» Exercise:
Write the entries out again. Every character must match.

Dataset entries:
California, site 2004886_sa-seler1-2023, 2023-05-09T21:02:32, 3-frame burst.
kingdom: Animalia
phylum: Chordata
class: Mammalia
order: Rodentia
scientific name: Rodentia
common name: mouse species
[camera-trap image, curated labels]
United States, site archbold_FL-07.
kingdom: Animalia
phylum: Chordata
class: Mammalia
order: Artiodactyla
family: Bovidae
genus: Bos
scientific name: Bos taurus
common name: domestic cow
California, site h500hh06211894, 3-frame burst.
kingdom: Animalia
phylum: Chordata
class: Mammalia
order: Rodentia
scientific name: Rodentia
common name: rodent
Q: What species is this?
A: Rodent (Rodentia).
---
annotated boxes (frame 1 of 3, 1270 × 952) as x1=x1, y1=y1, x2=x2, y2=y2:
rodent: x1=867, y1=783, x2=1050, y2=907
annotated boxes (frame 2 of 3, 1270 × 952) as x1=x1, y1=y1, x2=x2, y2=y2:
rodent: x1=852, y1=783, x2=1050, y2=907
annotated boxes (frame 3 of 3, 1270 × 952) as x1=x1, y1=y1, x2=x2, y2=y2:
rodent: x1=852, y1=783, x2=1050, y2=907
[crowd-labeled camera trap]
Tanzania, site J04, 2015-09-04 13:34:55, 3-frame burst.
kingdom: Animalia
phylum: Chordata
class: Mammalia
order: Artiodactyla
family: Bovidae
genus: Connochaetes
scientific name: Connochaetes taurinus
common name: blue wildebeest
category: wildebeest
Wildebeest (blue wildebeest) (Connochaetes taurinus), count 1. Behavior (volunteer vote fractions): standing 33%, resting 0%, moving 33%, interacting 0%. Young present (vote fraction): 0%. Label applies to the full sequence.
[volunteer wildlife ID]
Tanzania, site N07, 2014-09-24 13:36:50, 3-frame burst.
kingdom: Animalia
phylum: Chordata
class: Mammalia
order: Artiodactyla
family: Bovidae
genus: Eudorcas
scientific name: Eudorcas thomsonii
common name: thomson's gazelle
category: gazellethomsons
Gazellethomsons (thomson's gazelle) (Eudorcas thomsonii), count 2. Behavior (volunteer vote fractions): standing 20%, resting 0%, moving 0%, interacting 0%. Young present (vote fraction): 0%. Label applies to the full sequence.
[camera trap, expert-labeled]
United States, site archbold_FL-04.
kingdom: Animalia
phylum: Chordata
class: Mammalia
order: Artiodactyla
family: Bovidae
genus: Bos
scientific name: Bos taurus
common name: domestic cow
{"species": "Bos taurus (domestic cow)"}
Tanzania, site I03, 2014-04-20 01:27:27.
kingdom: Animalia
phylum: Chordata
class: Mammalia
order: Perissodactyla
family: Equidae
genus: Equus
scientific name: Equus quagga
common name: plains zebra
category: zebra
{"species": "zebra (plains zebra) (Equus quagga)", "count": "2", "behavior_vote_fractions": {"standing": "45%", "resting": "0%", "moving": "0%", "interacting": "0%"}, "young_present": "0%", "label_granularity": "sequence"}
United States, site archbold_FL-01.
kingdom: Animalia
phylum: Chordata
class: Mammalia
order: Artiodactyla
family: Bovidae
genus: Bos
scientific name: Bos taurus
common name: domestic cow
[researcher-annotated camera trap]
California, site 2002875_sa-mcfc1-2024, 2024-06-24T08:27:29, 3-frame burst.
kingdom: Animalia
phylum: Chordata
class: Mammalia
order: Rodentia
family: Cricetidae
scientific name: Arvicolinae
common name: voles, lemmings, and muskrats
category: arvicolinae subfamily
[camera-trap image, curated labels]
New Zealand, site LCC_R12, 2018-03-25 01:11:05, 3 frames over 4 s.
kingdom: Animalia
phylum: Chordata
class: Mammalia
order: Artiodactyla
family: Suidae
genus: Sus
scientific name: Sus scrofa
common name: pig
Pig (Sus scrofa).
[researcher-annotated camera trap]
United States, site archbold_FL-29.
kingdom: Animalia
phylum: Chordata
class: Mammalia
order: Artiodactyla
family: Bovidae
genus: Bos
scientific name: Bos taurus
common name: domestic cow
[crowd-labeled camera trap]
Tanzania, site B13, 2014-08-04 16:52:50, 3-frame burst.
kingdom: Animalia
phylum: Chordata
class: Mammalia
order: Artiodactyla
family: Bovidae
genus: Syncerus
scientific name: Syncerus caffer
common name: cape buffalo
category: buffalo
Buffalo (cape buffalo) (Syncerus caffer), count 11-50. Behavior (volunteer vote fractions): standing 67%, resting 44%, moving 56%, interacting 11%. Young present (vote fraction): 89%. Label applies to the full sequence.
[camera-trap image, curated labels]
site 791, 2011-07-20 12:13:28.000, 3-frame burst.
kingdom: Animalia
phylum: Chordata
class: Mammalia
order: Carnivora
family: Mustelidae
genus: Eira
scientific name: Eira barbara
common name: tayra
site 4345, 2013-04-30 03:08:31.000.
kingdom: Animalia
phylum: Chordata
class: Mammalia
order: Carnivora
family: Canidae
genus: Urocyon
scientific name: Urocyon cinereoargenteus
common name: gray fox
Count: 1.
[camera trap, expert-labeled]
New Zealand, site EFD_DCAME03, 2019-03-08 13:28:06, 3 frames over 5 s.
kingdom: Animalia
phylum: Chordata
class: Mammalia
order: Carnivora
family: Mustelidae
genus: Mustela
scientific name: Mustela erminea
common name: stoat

» Reply to the exercise:
California, site 2004886_sa-seler1-2023, 2023-05-09T21:02:32, 3-frame burst.
kingdom: Animalia
phylum: Chordata
class: Mammalia
order: Rodentia
scientific name: Rodentia
common name: mouse species
[camera-trap image, curated labels]
United States, site archbold_FL-07.
kingdom: Animalia
phylum: Chordata
class: Mammalia
order: Artiodactyla
family: Bovidae
genus: Bos
scientific name: Bos taurus
common name: domestic cow
California, site h500hh06211894, 3-frame burst.
kingdom: Animalia
phylum: Chordata
class: Mammalia
order: Rodentia
scientific name: Rodentia
common name: rodent
Q: What species is this?
A: Rodent (Rodentia).
---
annotated boxes (frame 1 of 3, 1270 × 952) as x1=x1, y1=y1, x2=x2, y2=y2:
rodent: x1=867, y1=783, x2=1050, y2=907
annotated boxes (frame 2 of 3, 1270 × 952) as x1=x1, y1=y1, x2=x2, y2=y2:
rodent: x1=852, y1=783, x2=1050, y2=907
annotated boxes (frame 3 of 3, 1270 × 952) as x1=x1, y1=y1, x2=x2, y2=y2:
rodent: x1=852, y1=783, x2=1050, y2=907
[crowd-labeled camera trap]
Tanzania, site J04, 2015-09-04 13:34:55, 3-frame burst.
kingdom: Animalia
phylum: Chordata
class: Mammalia
order: Artiodactyla
family: Bovidae
genus: Connochaetes
scientific name: Connochaetes taurinus
common name: blue wildebeest
category: wildebeest
Wildebeest (blue wildebeest) (Connochaetes taurinus), count 1. Behavior (volunteer vote fractions): standing 33%, resting 0%, moving 33%, interacting 0%. Young present (vote fraction): 0%. Label applies to the full sequence.
[volunteer wildlife ID]
Tanzania, site N07, 2014-09-24 13:36:50, 3-frame burst.
kingdom: Animalia
phylum: Chordata
class: Mammalia
order: Artiodactyla
family: Bovidae
genus: Eudorcas
scientific name: Eudorcas thomsonii
common name: thomson's gazelle
category: gazellethomsons
Gazellethomsons (thomson's gazelle) (Eudorcas thomsonii), count 2. Behavior (volunteer vote fractions): standing 20%, resting 0%, moving 0%, interacting 0%. Young present (vote fraction): 0%. Label applies to the full sequence.
[camera trap, expert-labeled]
United States, site archbold_FL-04.
kingdom: Animalia
phylum: Chordata
class: Mammalia
order: Artiodactyla
family: Bovidae
genus: Bos
scientific name: Bos taurus
common name: domestic cow
{"species": "Bos taurus (domestic cow)"}
Tanzania, site I03, 2014-04-20 01:27:27.
kingdom: Animalia
phylum: Chordata
class: Mammalia
order: Perissodactyla
family: Equidae
genus: Equus
scientific name: Equus quagga
common name: plains zebra
category: zebra
{"species": "zebra (plains zebra) (Equus quagga)", "count": "2", "behavior_vote_fractions": {"standing": "45%", "resting": "0%", "moving": "0%", "interacting": "0%"}, "young_present": "0%", "label_granularity": "sequence"}
United States, site archbold_FL-01.
kingdom: Animalia
phylum: Chordata
class: Mammalia
order: Artiodactyla
family: Bovidae
genus: Bos
scientific name: Bos taurus
common name: domestic cow
[researcher-annotated camera trap]
California, site 2002875_sa-mcfc1-2024, 2024-06-24T08:27:29, 3-frame burst.
kingdom: Animalia
phylum: Chordata
class: Mammalia
order: Rodentia
family: Cricetidae
scientific name: Arvicolinae
common name: voles, lemmings, and muskrats
category: arvicolinae subfamily
[camera-trap image, curated labels]
New Zealand, site LCC_R12, 2018-03-25 01:11:05, 3 frames over 4 s.
kingdom: Animalia
phylum: Chordata
class: Mammalia
order: Artiodactyla
family: Suidae
genus: Sus
scientific name: Sus scrofa
common name: pig
Pig (Sus scrofa).
[researcher-annotated camera trap]
United States, site archbold_FL-29.
kingdom: Animalia
phylum: Chordata
class: Mammalia
order: Artiodactyla
family: Bovidae
genus: Bos
scientific name: Bos taurus
common name: domestic cow
[crowd-labeled camera trap]
Tanzania, site B13, 2014-08-04 16:52:50, 3-frame burst.
kingdom: Animalia
phylum: Chordata
class: Mammalia
order: Artiodactyla
family: Bovidae
genus: Syncerus
scientific name: Syncerus caffer
common name: cape buffalo
category: buffalo
Buffalo (cape buffalo) (Syncerus caffer), count 11-50. Behavior (volunteer vote fractions): standing 67%, resting 44%, moving 56%, interacting 11%. Young present (vote fraction): 89%. Label applies to the full sequence.
[camera-trap image, curated labels]
site 791, 2011-07-20 12:13:28.000, 3-frame burst.
kingdom: Animalia
phylum: Chordata
class: Mammalia
order: Carnivora
family: Mustelidae
genus: Eira
scientific name: Eira barbara
common name: tayra
site 4345, 2013-04-30 03:08:31.000.
kingdom: Animalia
phylum: Chordata
class: Mammalia
order: Carnivora
family: Canidae
genus: Urocyon
scientific name: Urocyon cinereoargenteus
common name: gray fox
Count: 1.
[camera trap, expert-labeled]
New Zealand, site EFD_DCAME03, 2019-03-08 13:28:06, 3 frames over 5 s.
kingdom: Animalia
phylum: Chordata
class: Mammalia
order: Carnivora
family: Mustelidae
genus: Mustela
scientific name: Mustela erminea
common name: stoat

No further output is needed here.